We emphasize, however, that the methods we consider are all of the Gauss-Seidel type, i.e. as soon as we upgrade a block we use the new values in subsequent computations. We do not consider Gauss-Jordan type strategies, in which all blocks are updated independently, and then all blocks are replaced simultaneously. The latter strategy leads to fewer computations per cycle, but it will generally violate the monotonicity requirement for the loss function values.

We now give a formalization of these generalizations, due to Fiorot and Huard \citep{fiohua}. Suppose $\Delta_s$ are $p$ point-to-set mappings of $\Omega$ into $\mathcal{P}(\Omega),$ the set of all subsets of $\Omega.$ We suppose that $\omega\in\Delta_s(\omega)$ for all $s=1,\cdots,p.$ Also define $\Gamma_s(\omega)\mathop{=}\limits^{\Delta}\hbox{argmin} \{\psi(\overline\omega)\mid\overline\omega\in\Delta_s(\omega)\}.$ There are now two versions of the generalized block-relaxation method which are interesting.

In the free-steering version we set $\omega^{(k+1)}\in\cup_{s=1}^p\Gamma_s(\omega^{(k)}).$ This means that we select, from the $p$ subsets defining the possible updates, one single update before we go to the next cycle of updates.
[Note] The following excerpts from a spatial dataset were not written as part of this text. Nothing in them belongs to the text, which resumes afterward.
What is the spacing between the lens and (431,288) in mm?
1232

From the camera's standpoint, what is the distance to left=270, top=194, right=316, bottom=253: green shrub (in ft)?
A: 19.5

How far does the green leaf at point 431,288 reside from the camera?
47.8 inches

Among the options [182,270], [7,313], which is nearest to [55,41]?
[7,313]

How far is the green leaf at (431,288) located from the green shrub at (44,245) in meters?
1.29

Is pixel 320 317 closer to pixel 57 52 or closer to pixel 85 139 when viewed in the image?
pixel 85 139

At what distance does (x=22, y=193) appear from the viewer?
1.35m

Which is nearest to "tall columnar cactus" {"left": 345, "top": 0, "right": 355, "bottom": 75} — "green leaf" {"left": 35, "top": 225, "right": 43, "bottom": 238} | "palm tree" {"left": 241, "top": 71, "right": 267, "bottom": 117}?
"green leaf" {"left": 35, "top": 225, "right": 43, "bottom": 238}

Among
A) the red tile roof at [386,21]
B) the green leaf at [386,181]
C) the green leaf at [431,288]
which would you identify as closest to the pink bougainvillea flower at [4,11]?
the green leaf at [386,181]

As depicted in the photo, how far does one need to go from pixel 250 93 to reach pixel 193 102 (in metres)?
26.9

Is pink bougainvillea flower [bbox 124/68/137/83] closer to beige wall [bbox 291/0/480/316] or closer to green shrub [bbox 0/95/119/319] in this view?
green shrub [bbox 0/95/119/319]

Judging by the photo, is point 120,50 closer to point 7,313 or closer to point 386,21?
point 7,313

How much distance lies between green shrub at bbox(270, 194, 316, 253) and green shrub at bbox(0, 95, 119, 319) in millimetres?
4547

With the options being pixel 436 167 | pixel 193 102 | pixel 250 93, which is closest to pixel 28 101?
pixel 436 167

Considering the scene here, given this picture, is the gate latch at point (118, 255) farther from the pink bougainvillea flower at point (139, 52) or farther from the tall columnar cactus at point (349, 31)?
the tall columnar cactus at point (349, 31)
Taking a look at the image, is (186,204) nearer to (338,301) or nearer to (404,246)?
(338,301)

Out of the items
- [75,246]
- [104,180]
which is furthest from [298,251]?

In the cyclic method we set $\omega^{(k+1)}\in\otimes_{s=1}^p\Gamma_s(\omega^{(k)}).$ In a little bit more detail this means $\begin{align*} \omega^{(k,0)}&=\omega^{(k)},\\ \omega^{(k,1)}&\in\Gamma_s(\omega^{(k,0)}),\\ \cdots&\in\cdots,\\ \omega^{(k,p)}&\in\Gamma_s(\omega^{(k,p-1)}),\\ \omega^{(k+1)}&=\omega^{(k,p)}. \end{align*}$ Since $\omega\in\Delta_s(\omega),$ we see that, for both methods, if $\xi\in\Gamma(\omega)$ then $\psi(\xi)\leq\psi(\omega).$ This implies that Theorem \ref{T:triv} continues to apply to this generalized block relaxation method.

A simple example of the $\Delta_s$ is the following. Suppose the $G_s$ are arbitrary mappings defined on $\Omega.$ They need not even be real-valued. Then we can set $\Delta_s(\omega)\mathop{=}\limits^{\Delta}\{\xi\in\Omega\mid G_s(\xi)=G_s(\omega)\}.$ Obviously $\omega\in\Delta_s(\omega)$ for this choice of $\Delta_s.$

There are some interesting special cases. If $G_s$ projects on a subspace of $\Omega,$ then $\Delta(\omega)$ is the set of all $\xi$ which project into the same point as $\omega.$ By defining the subspaces using blocks of coordinates, we recover the usual block-relaxation method discussed in the previous section. In a statistical context, in combination with the EM algorithm, functional constraints of the form $G_s(\overline\omega)=G_s(\omega)$ were used by Meng and Rubin \citep{menru}. They call the resulting algorithm the ECM algorithm.